Une grève aux Machines de l’île en période de vacances scolaires ? En voilà, du pas de côté ! Et le reste du Voyage à Nantes s’y met ! La société publique locale, gestionnaire du tourisme à Nantes par délégation de service public (DSP), n’est pourtant pas un mauvais patron. Sauf qu’elle compte beaucoup de salariés à temps partiel, qui ont du mal à finir le mois. Ce n’est pas une surprise, la plupart des activités touristiques connaissent ce problème. Jean-Marc Ayrault ne pouvait l’ignorer en 2004 quand il a décidé de doter Nantes, ex nihilo, d’une activité ludique à vocation internationale.

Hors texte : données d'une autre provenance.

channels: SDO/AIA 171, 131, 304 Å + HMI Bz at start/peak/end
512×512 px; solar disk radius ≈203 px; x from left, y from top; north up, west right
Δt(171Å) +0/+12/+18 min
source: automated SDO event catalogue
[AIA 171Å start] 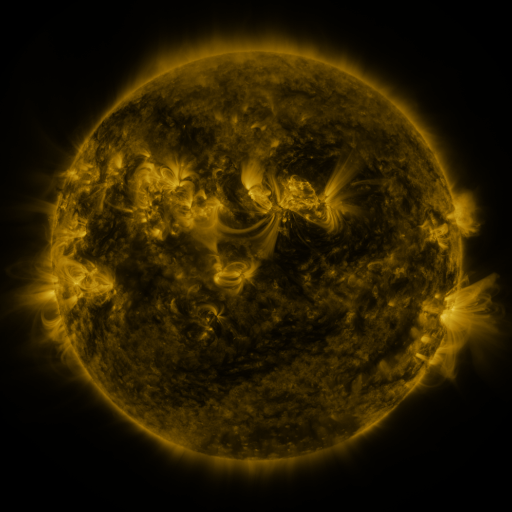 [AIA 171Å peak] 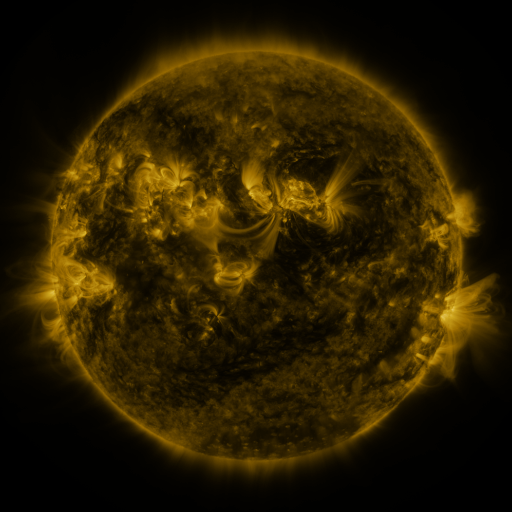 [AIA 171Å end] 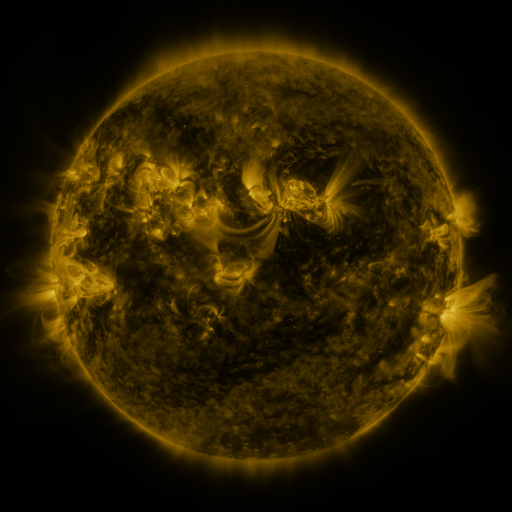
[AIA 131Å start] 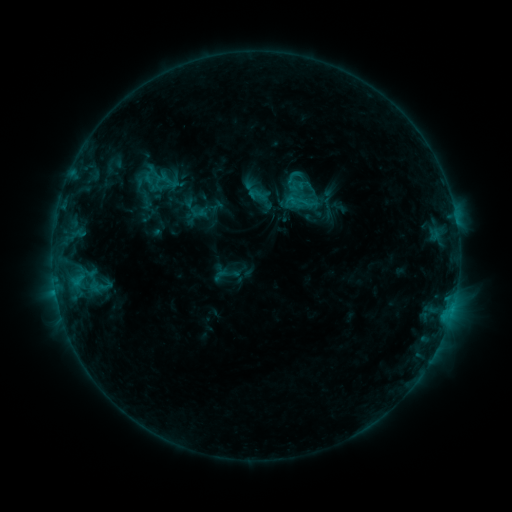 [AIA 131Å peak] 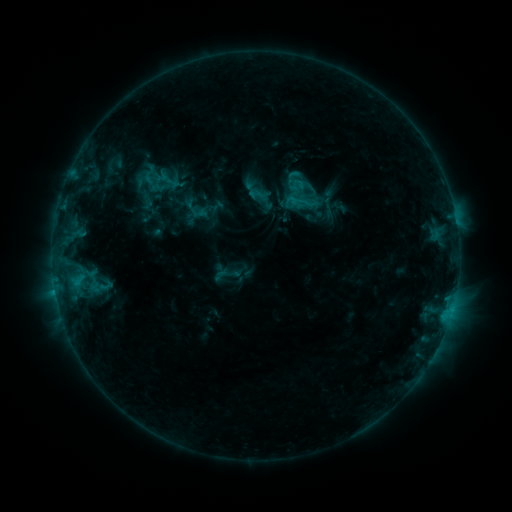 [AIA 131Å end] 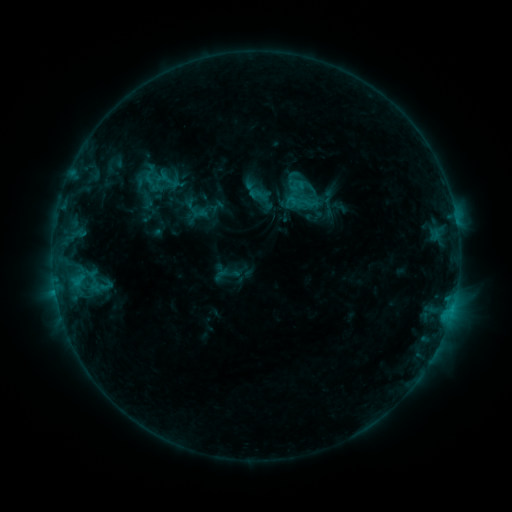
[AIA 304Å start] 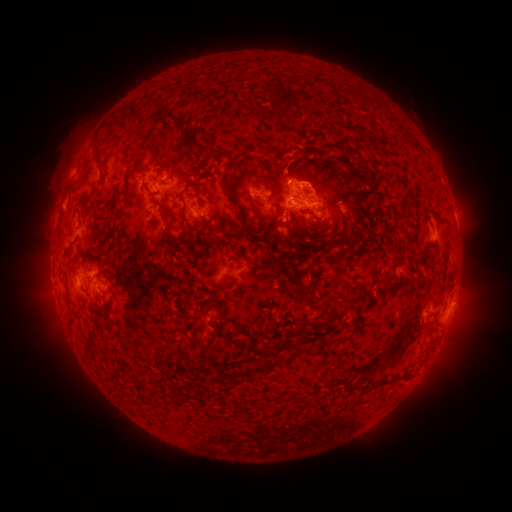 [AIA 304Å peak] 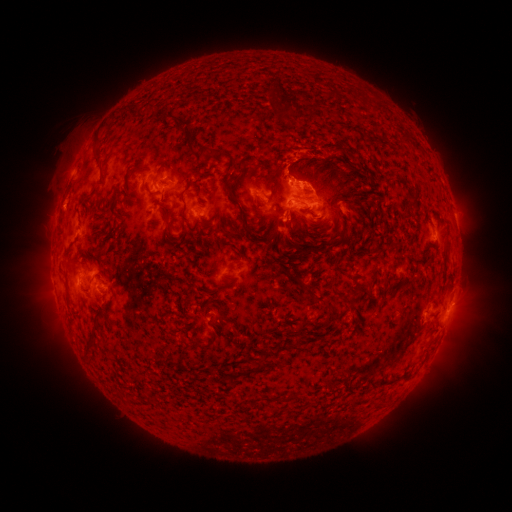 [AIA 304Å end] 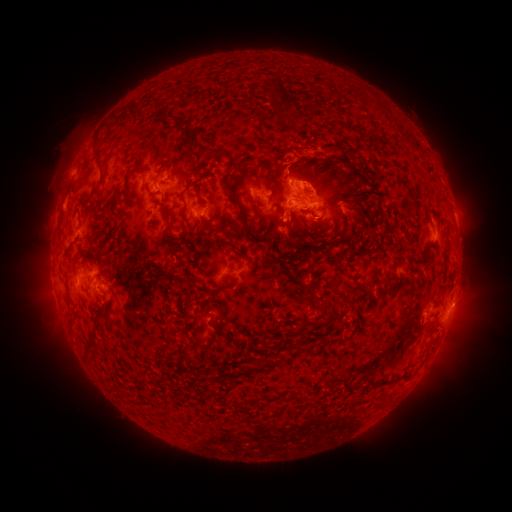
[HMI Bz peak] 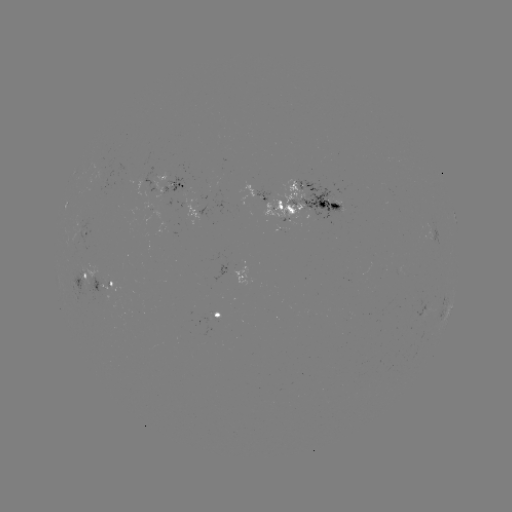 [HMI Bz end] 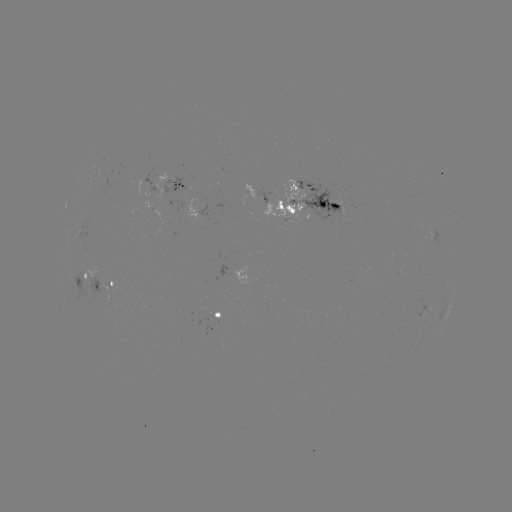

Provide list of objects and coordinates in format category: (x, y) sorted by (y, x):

Les Machines de l’île sont chères aux Nantais ? Elles leur coûtent cher aussi. Les salaires sont payés par des subventions publiques à hauteur de 30% environ. Satisfaire les grévistes supposerait de prendre encore plus dans la poche des contribuables (ce que, théoriquement, la législation des DSP ne permet pas). On recherche la « magie », comme dans les parcs Disney, mais le réel s’impose.
Le problème n’est pas né tout à coup début 2026 ! Le
déséquilibre est allé en s’aggravant depuis des années au vu de tous. Il
suffisait de regarder les comptes, comme
le présent blog le fait depuis des années. Personne n’a su imaginer de
solution autre que toujours plus de subventions. C’est la longue inaction de
Jean Blaise en tant que patron du Voyage à Nantes, et de Johanna Rolland, en
tant que maire de Nantes, qui sont en cause. L’Arbre aux Hérons – mauvais projet
par ailleurs, mais c’est une autre affaire ‑ était censé donner un second
souffle aux Machines. Il a été abandonné sans être remplacé. Sans un coup de
baguette magique, l’avenir des Machines paraît mal engagé.